LLAMAS: He rose in the polls, that –
HABERMAN: But I think most people are not going to beat Donald Trump pretty easily, I think that’s an important point about a general election. I don’t think that that – look, if the election were tomorrow he would more likely than not lose, but the election is not tomorrow–
TOMASKY: No I’m saying he’s different from other Democrats.
LLAMAS: And what’s the argument, the argument can’t be well the president isn’t a decent person, that can’t be the argument. Republicans tried that in the primaries, it did not work against Donald Trump, they have to have an argument.
FAGEN: The Democratic Party has moved farther to the left – will move farther to the left by the end of this process than the Republican Party moved to the right over the last decade, and the most important and arguably influential Democrat isn’t able to run.

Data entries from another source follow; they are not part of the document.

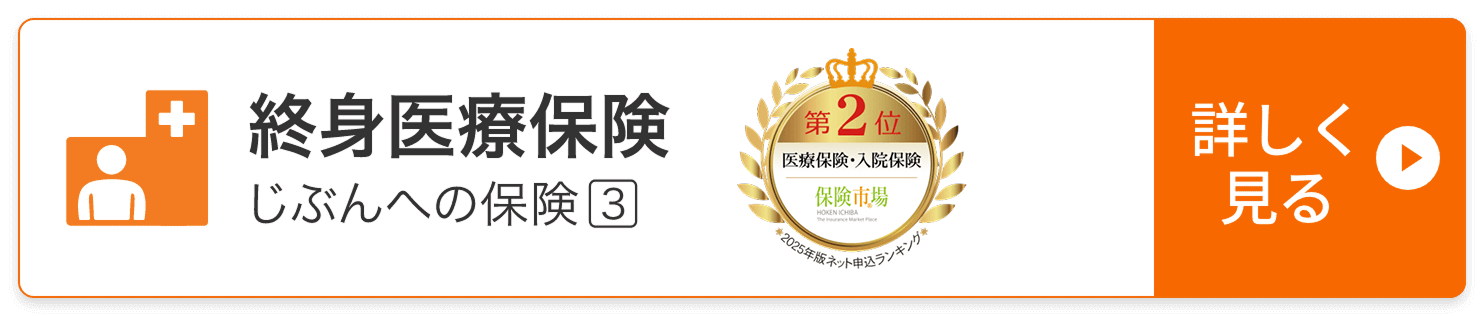 終身医療保険。じぶんへの保険3。第2位 医療保険・入院保険 保険市場 2025年版ネット申込ランキング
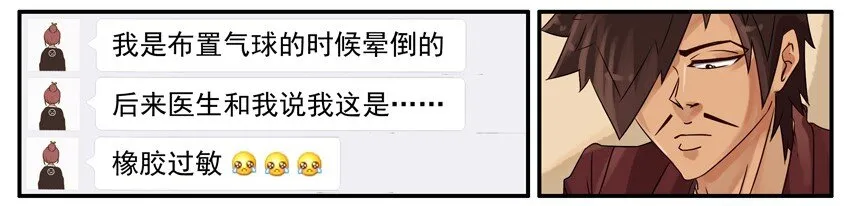494 关心 第9页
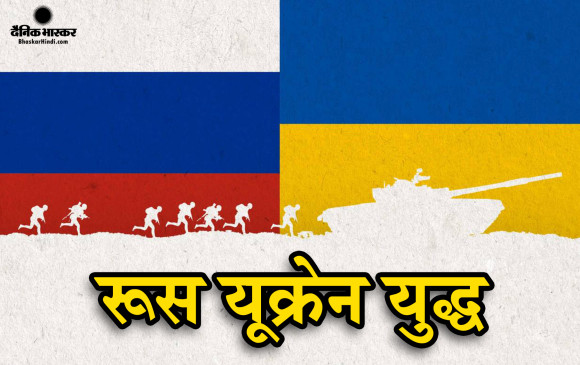 रूसी हमलों के बीच भारतीय दूतावास की नई एडवाइजरी, भारतीय नागरिक यूक्रेन छोड़ दें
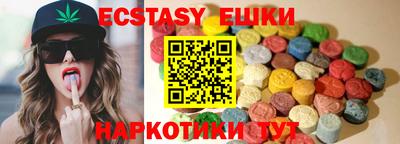 амфетамин Усть-Илимск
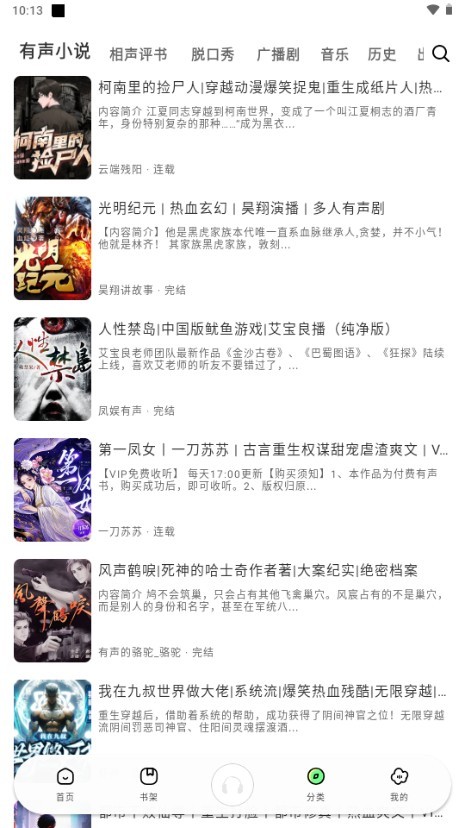 轻云听书app官方下载 截图8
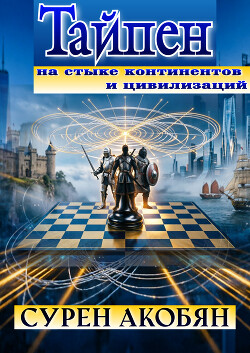 ТАЙПЕН
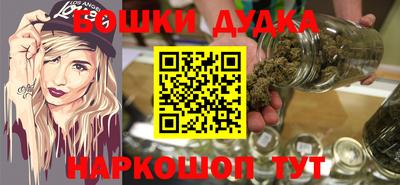 гашиш Мариинск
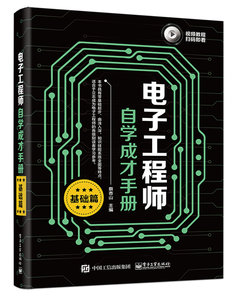 電子工程師自學成才手冊（基礎篇）-cover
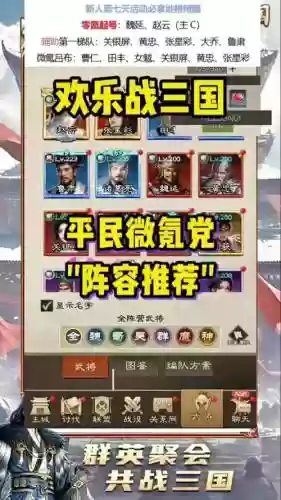 横扫千军游戏赵云阵容搭配插图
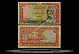 Oman Banknote, 1 Rial, AH1407 (1987), P#26a THUMBNAIL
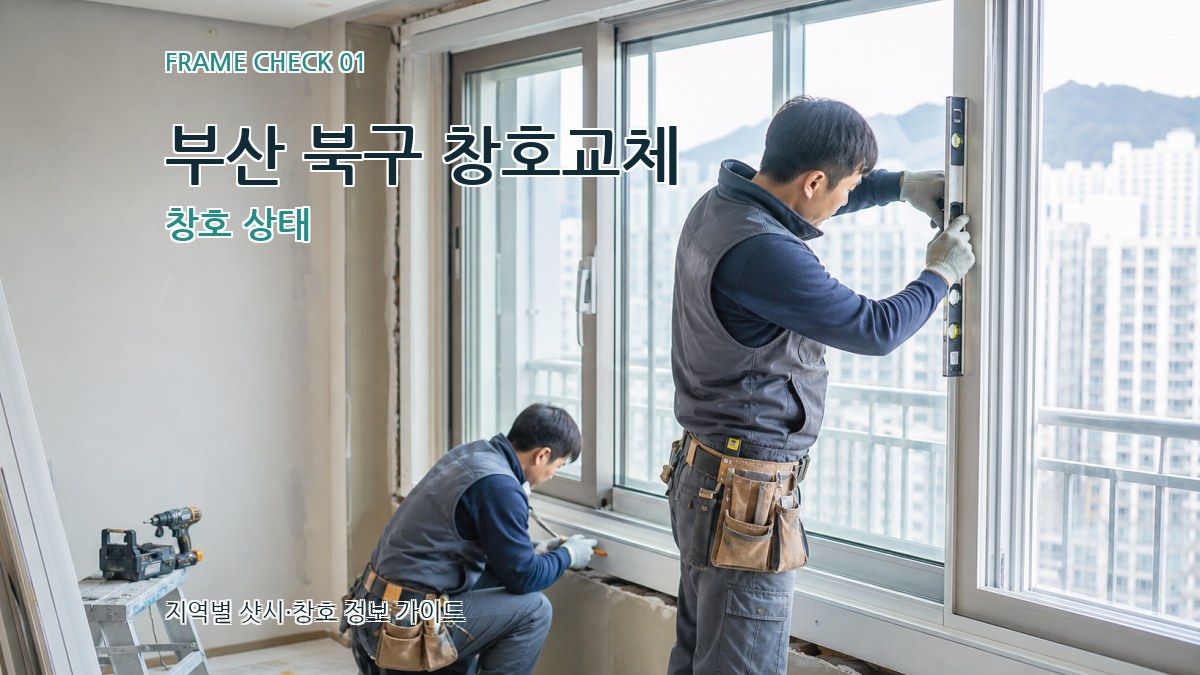 부산 북구 창호교체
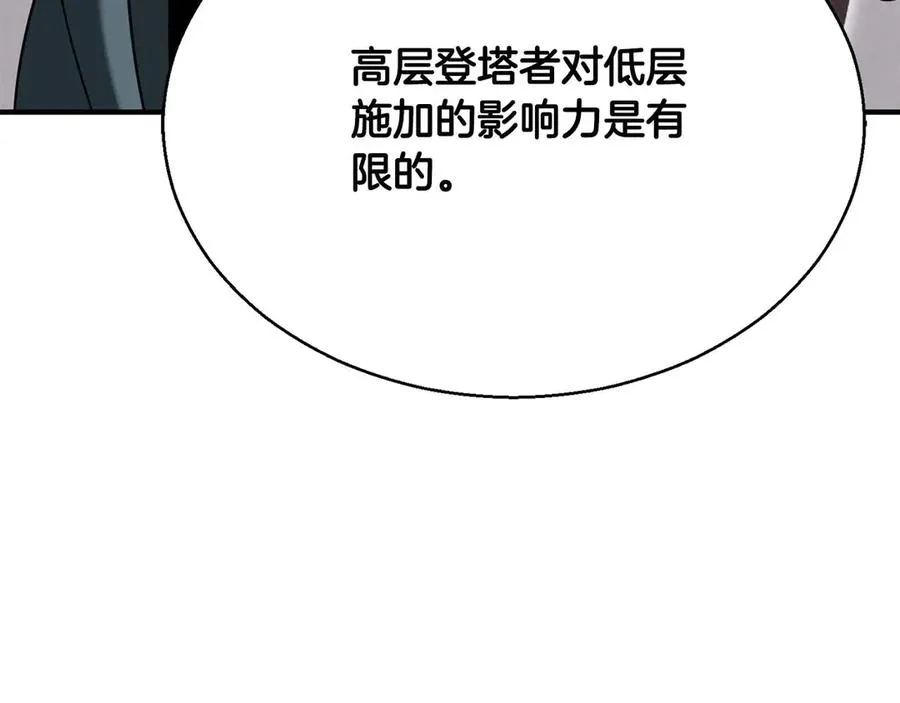 第46话 龙之形态270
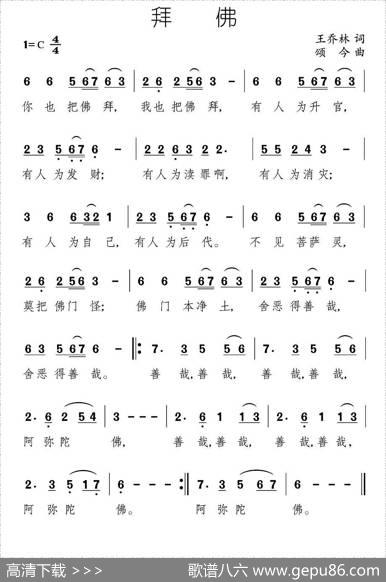 拜佛 - 王乔林|颂今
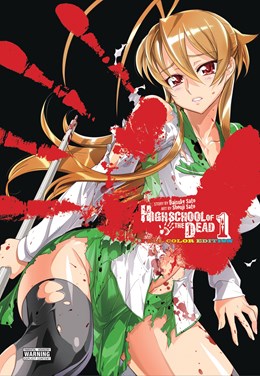 Highschool Of The Dead Color Omnibus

Congresswoman, you know, Ocasio-Cortez. And she’s the intellectual drive now on the Democratic Party, and we see these candidates falling over themselves to adopt her positions, and it’s going to be very –
STEPHANOPOULOS: But it’s not what most Democratic voters are right now.
DOWD: Where most voters are are much closer to where the Democrats are than the Republicans are. Most voters support doing dealing with climate change –
DOWD: Most voters support – don’t support the wall at the border, most voters support increased taxes on the very wealthy, so all of these things – the Democrats are much closer to where the country is than the Republican side.
FAGEN: That’s true in a polling context, it’s not true when you lay out this policy.
STEPHANOPOULOS: And that has got to be the last word today, that’s all for us, thanks for sharing part of your Sunday with us. Check out "World News Tonight" and I’ll see you tomorrow on "GMA".